# [TASKS]
a) Using the MemSQL 6.5 release notes, decide whether each statement agrees with them, answering yes or no and quoting the words that settle it: (i) In MemSQL 6.5, a single pipeline can insert into multiple tables by specifying a stored procedure. (ii) Kafka pipelines that connect through SSL are required to authenticate with Kerberos. (iii) The new HDFS pipeline performs ETL operations on files from Hadoop, Pig, or Spark jobs.
b) Resume the MemSQL 6.5 release notes from the point where they stop.

# [DOCUMENT TEXT]
^^^^^^^^^^^^^^^^
You are viewing an older version of this section. View current production version.
6.5 Release Notes
The MemSQL 6.5 release includes new features, functionality, and performance improvements such as support for HDFS pipelines, full text search, histogram improvements for cardinality estimation, extensibility improvements, and more.
See the descriptions and changelog below for more information on these new features.
Data Loading
HDFS Pipeline Support
A new HDFS pipeline allows you to perform ETL operations on files from Hadoop, Pig, or Spark jobs. See HDFS Pipelines Overview for more details.
Kerberos and SSL support for Kafka Pipelines
You can now configure Kafka pipelines to connect to your Kafka brokers through SSL and optionally authenticate with Kerberos. See Enabling SSL and Kerberos on Kafka Pipelines for more details.
Pipeline Support with Stored Procedures
In previous versions of MemSQL, you could only insert into one table for each pipeline that you created. Now in MemSQL 6.5 and later, you can insert into multiple tables from one pipeline by specifying a stored procedure in a CREATE PIPELINE
command.
Having pipeline support with stored procedures also means supporting new scenarios such as data transformation in SQL. See the INTO PROCEDURE section of CREATE PIPELINE
for more details.
^^^^^^^^^^^^^^^^
# [DATASET ENTRIES]

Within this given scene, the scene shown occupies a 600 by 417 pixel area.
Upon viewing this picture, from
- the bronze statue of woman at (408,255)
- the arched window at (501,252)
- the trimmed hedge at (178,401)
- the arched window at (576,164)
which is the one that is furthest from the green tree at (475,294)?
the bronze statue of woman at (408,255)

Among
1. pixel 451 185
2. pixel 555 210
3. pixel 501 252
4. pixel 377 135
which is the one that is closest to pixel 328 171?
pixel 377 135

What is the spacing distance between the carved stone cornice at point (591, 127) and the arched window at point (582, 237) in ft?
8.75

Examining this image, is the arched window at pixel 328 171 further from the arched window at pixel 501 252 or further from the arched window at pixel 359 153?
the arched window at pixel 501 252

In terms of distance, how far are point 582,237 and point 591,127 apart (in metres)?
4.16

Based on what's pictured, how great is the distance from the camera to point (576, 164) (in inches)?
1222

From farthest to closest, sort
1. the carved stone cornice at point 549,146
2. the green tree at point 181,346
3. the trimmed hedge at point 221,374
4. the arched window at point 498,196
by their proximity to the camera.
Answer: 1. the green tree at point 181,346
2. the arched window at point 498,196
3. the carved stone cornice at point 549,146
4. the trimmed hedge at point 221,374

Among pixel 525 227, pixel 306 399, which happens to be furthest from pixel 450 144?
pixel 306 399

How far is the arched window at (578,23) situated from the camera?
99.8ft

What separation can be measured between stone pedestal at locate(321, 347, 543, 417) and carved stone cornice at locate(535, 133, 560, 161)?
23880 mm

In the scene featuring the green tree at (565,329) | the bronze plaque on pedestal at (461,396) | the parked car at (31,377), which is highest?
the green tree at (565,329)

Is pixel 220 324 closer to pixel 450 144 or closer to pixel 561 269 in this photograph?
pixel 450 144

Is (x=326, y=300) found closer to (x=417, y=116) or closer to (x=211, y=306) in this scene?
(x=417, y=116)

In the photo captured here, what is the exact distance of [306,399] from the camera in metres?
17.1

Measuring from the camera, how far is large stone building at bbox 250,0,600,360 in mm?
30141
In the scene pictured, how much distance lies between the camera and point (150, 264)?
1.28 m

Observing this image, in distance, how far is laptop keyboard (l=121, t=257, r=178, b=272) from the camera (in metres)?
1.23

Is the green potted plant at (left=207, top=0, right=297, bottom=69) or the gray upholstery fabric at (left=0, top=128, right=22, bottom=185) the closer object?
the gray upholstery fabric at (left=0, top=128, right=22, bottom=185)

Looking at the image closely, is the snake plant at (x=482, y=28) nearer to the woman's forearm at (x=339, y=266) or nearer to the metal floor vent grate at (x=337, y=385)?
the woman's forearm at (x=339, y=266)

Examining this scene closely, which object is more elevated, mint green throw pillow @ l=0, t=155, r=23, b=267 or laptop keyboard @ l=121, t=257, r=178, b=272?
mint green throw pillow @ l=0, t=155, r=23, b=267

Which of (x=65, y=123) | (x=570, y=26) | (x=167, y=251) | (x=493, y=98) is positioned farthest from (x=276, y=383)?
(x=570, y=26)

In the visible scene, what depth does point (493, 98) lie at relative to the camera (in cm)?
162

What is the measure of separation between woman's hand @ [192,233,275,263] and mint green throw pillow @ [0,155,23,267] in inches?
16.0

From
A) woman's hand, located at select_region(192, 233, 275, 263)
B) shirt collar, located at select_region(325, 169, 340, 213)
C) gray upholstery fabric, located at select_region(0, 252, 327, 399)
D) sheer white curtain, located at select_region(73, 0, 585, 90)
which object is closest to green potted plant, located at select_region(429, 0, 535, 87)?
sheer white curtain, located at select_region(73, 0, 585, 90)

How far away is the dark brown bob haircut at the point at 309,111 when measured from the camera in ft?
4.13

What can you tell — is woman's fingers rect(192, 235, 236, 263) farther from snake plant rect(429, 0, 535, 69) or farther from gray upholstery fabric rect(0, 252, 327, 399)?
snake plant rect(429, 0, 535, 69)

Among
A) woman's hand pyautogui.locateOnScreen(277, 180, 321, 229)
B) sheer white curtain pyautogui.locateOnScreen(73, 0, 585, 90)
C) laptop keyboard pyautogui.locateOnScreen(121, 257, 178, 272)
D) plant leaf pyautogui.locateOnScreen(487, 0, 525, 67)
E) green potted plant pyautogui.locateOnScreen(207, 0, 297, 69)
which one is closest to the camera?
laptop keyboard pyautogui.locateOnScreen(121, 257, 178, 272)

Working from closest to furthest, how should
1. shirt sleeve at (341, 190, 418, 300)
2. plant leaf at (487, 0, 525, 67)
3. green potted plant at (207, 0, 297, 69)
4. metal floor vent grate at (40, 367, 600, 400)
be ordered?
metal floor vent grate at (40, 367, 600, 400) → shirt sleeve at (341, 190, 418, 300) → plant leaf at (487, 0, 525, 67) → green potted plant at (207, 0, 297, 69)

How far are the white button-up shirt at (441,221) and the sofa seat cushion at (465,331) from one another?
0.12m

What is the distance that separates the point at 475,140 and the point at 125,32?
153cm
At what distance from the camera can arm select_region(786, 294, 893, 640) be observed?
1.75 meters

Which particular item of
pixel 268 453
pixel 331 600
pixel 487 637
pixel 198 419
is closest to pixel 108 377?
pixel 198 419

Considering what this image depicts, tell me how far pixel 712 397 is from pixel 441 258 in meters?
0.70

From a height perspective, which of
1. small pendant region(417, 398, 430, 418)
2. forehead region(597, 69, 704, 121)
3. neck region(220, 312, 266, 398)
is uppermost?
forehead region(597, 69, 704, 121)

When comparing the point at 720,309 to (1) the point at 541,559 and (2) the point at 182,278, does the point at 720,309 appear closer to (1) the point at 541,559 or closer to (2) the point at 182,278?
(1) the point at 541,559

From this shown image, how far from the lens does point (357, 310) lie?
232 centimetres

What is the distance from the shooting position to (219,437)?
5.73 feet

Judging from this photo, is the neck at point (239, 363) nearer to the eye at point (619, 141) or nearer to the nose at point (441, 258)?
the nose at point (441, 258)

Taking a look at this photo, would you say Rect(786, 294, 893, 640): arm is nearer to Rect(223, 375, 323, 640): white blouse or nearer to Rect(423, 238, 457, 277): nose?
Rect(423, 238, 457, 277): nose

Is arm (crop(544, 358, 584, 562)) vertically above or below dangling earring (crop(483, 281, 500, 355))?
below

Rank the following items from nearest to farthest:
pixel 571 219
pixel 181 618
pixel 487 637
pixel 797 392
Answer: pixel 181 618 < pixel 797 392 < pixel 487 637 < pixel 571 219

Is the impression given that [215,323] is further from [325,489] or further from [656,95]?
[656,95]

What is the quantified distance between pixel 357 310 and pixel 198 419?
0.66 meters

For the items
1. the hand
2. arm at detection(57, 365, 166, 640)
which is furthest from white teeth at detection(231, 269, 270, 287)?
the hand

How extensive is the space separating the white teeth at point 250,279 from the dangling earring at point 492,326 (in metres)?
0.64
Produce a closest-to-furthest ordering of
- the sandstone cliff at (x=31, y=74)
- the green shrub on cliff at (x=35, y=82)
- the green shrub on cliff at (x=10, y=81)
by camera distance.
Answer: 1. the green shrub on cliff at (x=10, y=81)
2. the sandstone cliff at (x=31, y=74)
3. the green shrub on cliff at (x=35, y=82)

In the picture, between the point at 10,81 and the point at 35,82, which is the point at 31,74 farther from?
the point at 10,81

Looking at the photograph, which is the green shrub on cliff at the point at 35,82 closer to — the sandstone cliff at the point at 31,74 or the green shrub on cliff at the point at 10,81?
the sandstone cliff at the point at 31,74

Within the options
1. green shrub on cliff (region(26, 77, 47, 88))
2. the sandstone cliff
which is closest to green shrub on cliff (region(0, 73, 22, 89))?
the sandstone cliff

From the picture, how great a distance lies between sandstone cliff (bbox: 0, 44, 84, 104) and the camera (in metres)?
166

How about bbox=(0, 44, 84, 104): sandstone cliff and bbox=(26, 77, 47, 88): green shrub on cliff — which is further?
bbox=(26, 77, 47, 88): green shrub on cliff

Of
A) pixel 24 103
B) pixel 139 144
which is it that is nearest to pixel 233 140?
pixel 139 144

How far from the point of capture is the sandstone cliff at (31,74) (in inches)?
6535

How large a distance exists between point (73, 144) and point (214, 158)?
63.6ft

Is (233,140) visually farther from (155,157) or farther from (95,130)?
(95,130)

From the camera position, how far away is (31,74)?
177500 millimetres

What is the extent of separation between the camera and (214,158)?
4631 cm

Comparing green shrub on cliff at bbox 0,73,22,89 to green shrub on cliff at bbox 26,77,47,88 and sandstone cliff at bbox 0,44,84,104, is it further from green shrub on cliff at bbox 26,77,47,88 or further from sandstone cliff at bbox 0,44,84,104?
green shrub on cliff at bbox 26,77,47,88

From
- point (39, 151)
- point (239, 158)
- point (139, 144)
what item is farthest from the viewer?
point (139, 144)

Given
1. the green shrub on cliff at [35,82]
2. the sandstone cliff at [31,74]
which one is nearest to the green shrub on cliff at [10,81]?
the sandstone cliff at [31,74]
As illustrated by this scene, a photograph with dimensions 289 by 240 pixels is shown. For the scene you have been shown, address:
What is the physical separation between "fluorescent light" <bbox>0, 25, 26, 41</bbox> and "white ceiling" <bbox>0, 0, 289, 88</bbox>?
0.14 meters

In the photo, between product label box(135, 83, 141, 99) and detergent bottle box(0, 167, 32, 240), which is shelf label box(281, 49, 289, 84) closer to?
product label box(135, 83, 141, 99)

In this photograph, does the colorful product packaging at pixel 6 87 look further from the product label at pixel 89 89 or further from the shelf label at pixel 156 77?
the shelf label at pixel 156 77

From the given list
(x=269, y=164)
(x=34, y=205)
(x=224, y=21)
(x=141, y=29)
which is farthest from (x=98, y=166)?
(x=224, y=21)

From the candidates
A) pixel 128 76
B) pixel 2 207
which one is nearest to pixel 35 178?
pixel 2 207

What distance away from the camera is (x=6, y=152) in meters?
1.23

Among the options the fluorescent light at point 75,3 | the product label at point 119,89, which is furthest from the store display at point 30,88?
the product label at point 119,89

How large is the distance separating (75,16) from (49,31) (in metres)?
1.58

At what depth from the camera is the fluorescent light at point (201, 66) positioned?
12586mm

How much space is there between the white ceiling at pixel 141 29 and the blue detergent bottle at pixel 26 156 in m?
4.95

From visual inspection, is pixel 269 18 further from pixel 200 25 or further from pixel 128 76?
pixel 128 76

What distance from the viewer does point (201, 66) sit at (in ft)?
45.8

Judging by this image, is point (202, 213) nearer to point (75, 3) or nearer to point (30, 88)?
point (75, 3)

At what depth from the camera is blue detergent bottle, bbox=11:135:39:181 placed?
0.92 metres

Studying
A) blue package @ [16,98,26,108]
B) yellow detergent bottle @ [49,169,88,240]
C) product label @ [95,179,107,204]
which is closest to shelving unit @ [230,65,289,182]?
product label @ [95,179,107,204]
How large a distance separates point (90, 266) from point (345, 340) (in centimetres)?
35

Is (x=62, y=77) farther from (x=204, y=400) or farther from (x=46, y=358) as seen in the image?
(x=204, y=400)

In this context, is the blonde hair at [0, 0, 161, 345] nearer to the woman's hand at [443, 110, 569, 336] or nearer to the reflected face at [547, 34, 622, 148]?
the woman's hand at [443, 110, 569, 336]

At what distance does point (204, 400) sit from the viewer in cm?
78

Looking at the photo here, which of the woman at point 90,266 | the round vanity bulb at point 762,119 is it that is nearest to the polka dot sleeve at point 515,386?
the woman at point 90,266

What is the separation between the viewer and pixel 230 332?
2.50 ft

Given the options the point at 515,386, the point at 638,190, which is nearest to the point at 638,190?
^^^^^^^^^^^^^^^^
# [SET OF ANSWERS]
a)
(i) Yes: "you can insert into multiple tables from one pipeline by specifying a stored procedure"
(ii) No: "connect to your Kafka brokers through SSL and optionally authenticate with Kerberos"
(iii) Yes: "A new HDFS pipeline allows you to perform ETL operations on files from Hadoop, Pig, or Spark jobs"

b)
Performance improvements for loading into S3 Pipelines
S3 pipelines now have the ability to process new files in a bucket at a much faster rate without incurring the penalty of listing all of the files in the bucket before performing the ETL operations of the pipeline. Previously, this could be a slow operation if you had a bucket with a large file count.
The only requirement to enable this new functionality is to prefix filenames in your bucket with an increasing alpha-numeric value, such as a timestamp or some other marker (e.g. YYYY-MM-DD-filename.extension
). You do not need to add any configuration elements to your CREATE PIPELINE
statement.
Backup and Restore from S3
You can now backup and restore your databases to a S3 bucket. See BACKUP and RESTORE for syntax and additional details.
General Improvements
- Performance improved for columnstore compression
- Support for using .tar archives for columnstore backups
- Ability to debug and test out transforms by running new EXTRACT PIPELINE INTO OUTFILE command
- New PROFILE PIPELINE command useful for debugging pipeline bottleneck issues
- Performance improvements for some of the pipelines and columnar information_schema tables
- Improved performance for
LOAD DATA
when loading CSVs that contain large numbers of columns - The new BACKUP_HISTORY table provides important metadata on recent successful backups.
- The new MV_EVENTS table provides a history of cluster-level events such as nodes attaching to a cluster or the rebalancing of partitions
- The new LOAD_DATA_STATUS table tells you how much data has been ingested during a
LOAD_DATA
operation
Query Language Additions
FULL OUTER JOIN now supported
See SELECT for more details on usage.
PIVOT
You can now transform non-aggregated event data into a pivot table output format using the PIVOT
clause in a SELECT
statement. See PIVOT for more details.
Full Text Search
Full text search allows searching for words or phrases in columnstore table columns with a large body of text. See Full Text Search for more details.
Query Execution
- Integer run-length encoding is now supported for encoded filters. See Data Encodings Supported for more details.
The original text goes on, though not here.